Zothique, a classic “Dying Earth” setting, was where Smith found his greatest inspiration and set the largest number of stories. Zothique is “the last continent, beneath a dim sun and sad heavens where the stars come out in terrible brightness before eventide.” Science is forgotten, and necromancy reigns. Among the decadent and regretful residents of Zothique, Smith was best able to exercise his talent for beautiful morbidity and strangeness.
Smith also explored writing planetary adventures, which opened up a second market for him at the magazine Wonder Stories. Even with the presence of super-science, Smith’s science-fiction stories are as lonesome and grotesque as his fantasies, with “The God of the Asteroid,” “The Demon of the Flower,” and “The Dweller in the Depths” as stand-outs. These works display one of Smith’s most impressive talents: blurring the lines of established genres. A story like “The Vaults of Yoh-Vombis” melds horror, science fiction, and fantasy in a thick stew.
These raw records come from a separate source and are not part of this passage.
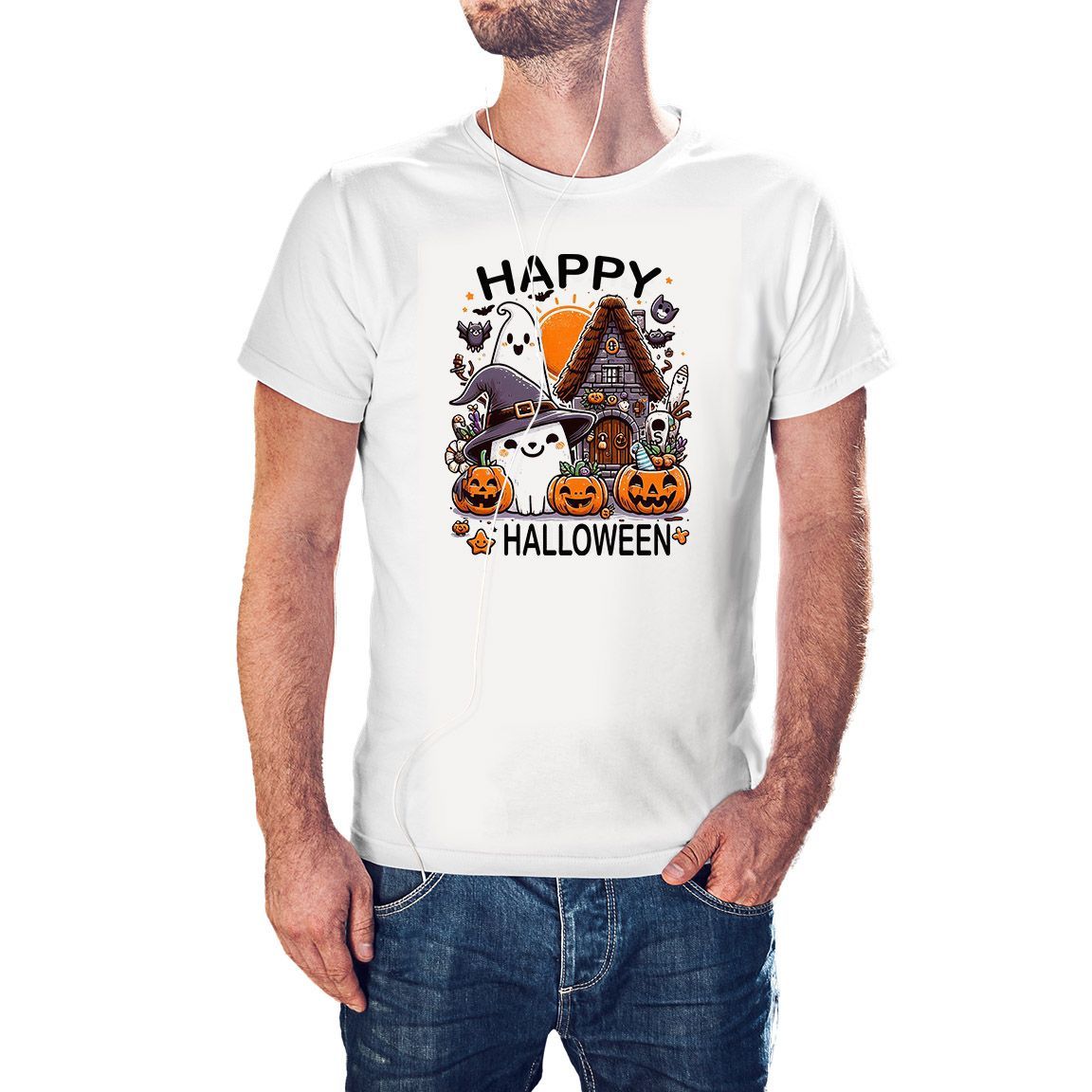 Camiseta Happy Halloween Gatito color blanco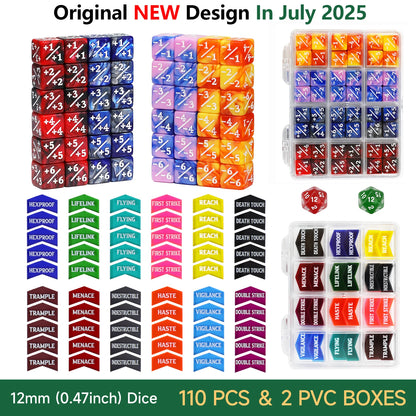 110PCS MTG Dice Tokens Set Keyword Counters +1/+1 & -1/-1 Counters 2xD20 Life Trackers, 12mm Size with Storage Box, Compatible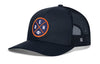 Black trucker hat with orange-outlined round DEN X logo patch and black mesh sides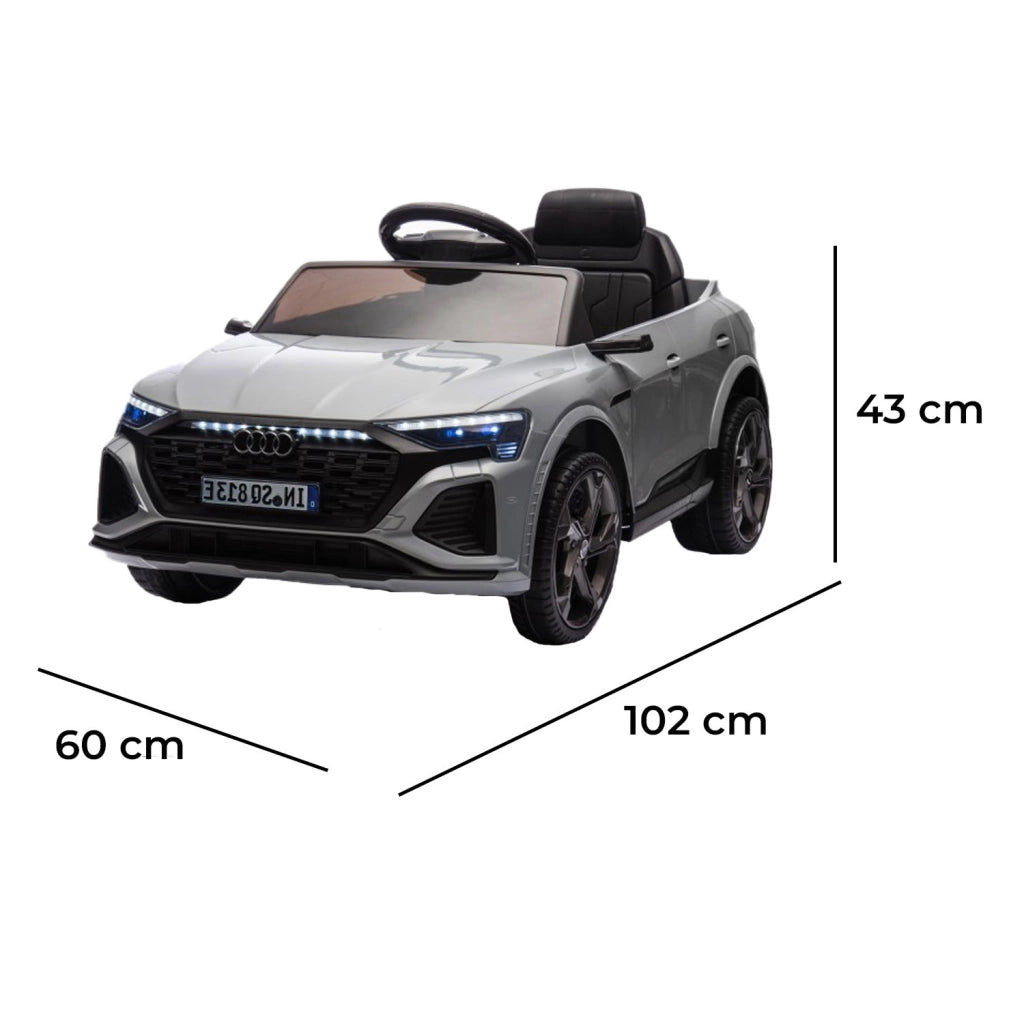 Macchina Elettrica per Bambini 12V Licenza Ufficiale Audi SQ8 E-Tron con Telecomando e Sedile Pelle Grigio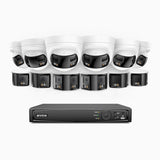FDH800 - 4K 16 Kanal PoE Panorama Überwachungskamera-Set mit 6 Bullet Kameras & 6 Turm Kameras, zwei Objektiven, 180° Ultraweitwinkel, intelligenter Dual-Licht-Nachtsicht, Zwei-Wege-Audio, aktivem Sirenenton & Alarm, Personen- & Fahrzeugerkennung, IP67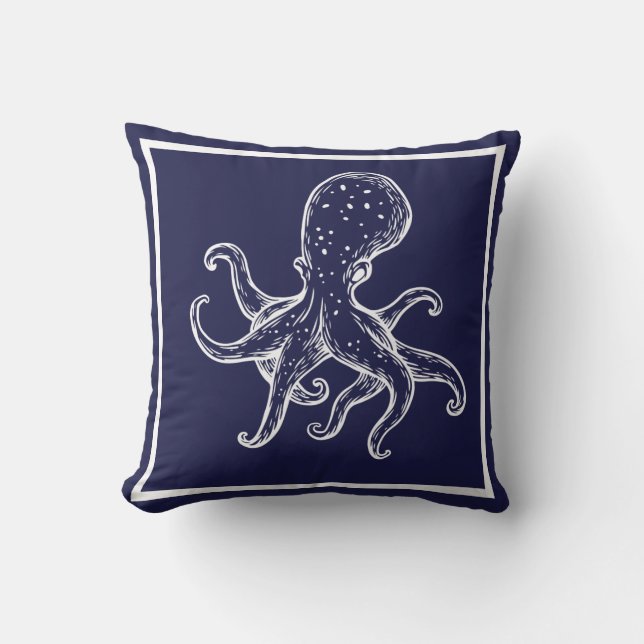 White Octopus  on navy ocean blue nautical Cushion (Front)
This alchemical combination is the essence of the “weird tale,” and few practiced it in purer form than Clark Ashton Smith.
Story was rarely Smith’s primary concern. Sensation came first—the hum of words and phrases exciting the senses to uplift readers from reality. Many of the stories told of people, often poets and writers, who are drawn from reality into realms lovely and lethal: “The Monster of the Prophecy,” “Genius Loci,” “The Chain of Aforgomon.” Perhaps Smith felt himself a displaced person as well: the poet trapped in a provincial town that had little appreciation for his wild conjurations.
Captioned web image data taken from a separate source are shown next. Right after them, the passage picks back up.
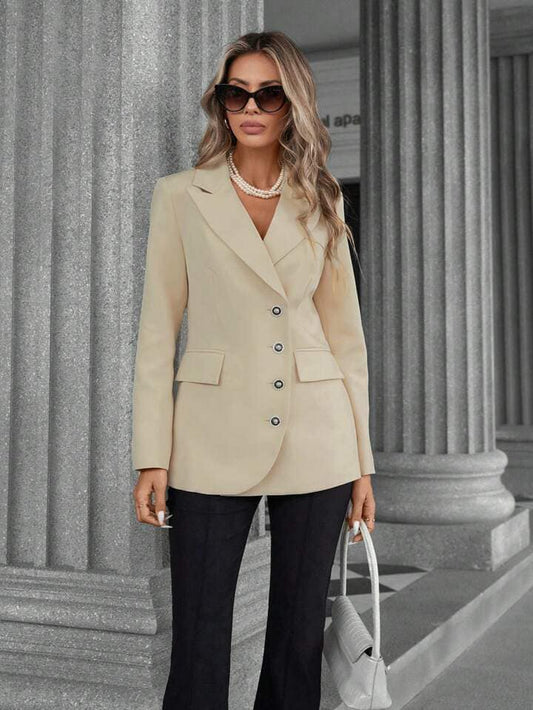 CM-CS271644 Women Casual Seoul Style Asymmetric Placket Single-Breasted Metal Button Blazer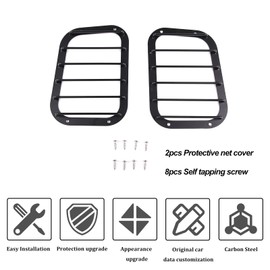 Tail Light Cover Guards，Taillight Rear Lamp Protector Guard Cover，Rear Light Guards Frame Trim Cover for Hummer 2003-2007 (Grid Style)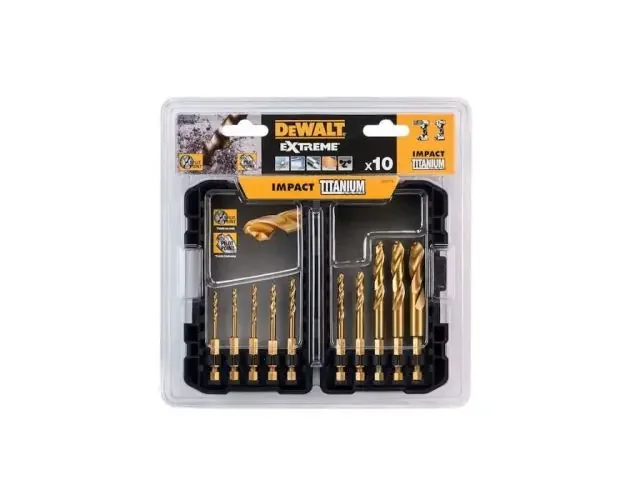 Bestseller Juego de brocas para metal hss-tin titanio – Dewalt – dt50050-qz – 10 pieza | Brico Depôt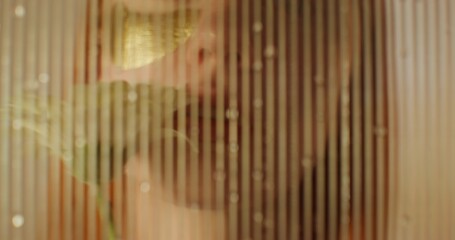 A woman with eye patches looks at the camera with a serious look standing behind a glass with water running down it. She touches her face with a flower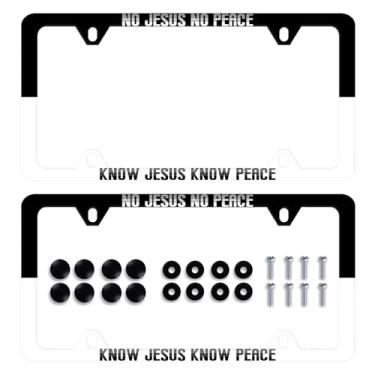 Imagem de Pacote com 2 molduras cristãs para placa de licença No Jesus No Peace Know Jesus Know Peace Acessório automotivo de aço inoxidável engraçado placa de licença decoração para mulheres e homens 30,5 x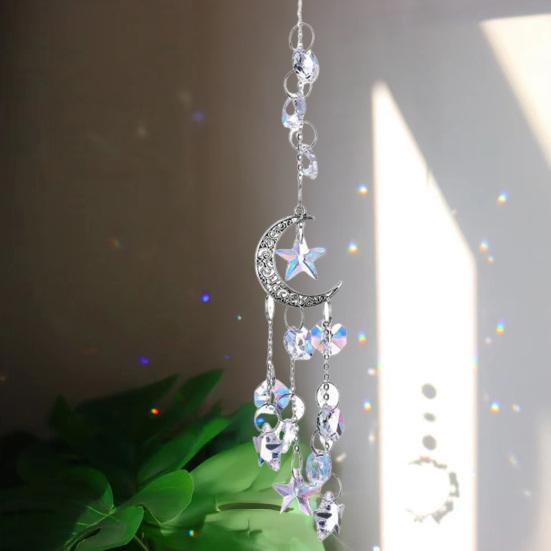 Moon Sun Catcher Prismatic Rainbow Maker Pentagram Beaded Sunlight Catcher Window Hanging Ornament for Bedroom Garden Decor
After his father and mother died in the mid-‘30s, Smith no longer needed the support money from pulp sales. The early deaths of both Robert E. Howard and H. P. Lovecraft stung him as well, and Smith’s writing output almost ceased after 1937. He released only a smattering of stories during the rest of his life, and died in his sleep in 1961. His penultimate story, “The Symposium of the Gorgon,” concludes with a simple and fitting goodbye for a poet: “I wish that Pegasus would return.”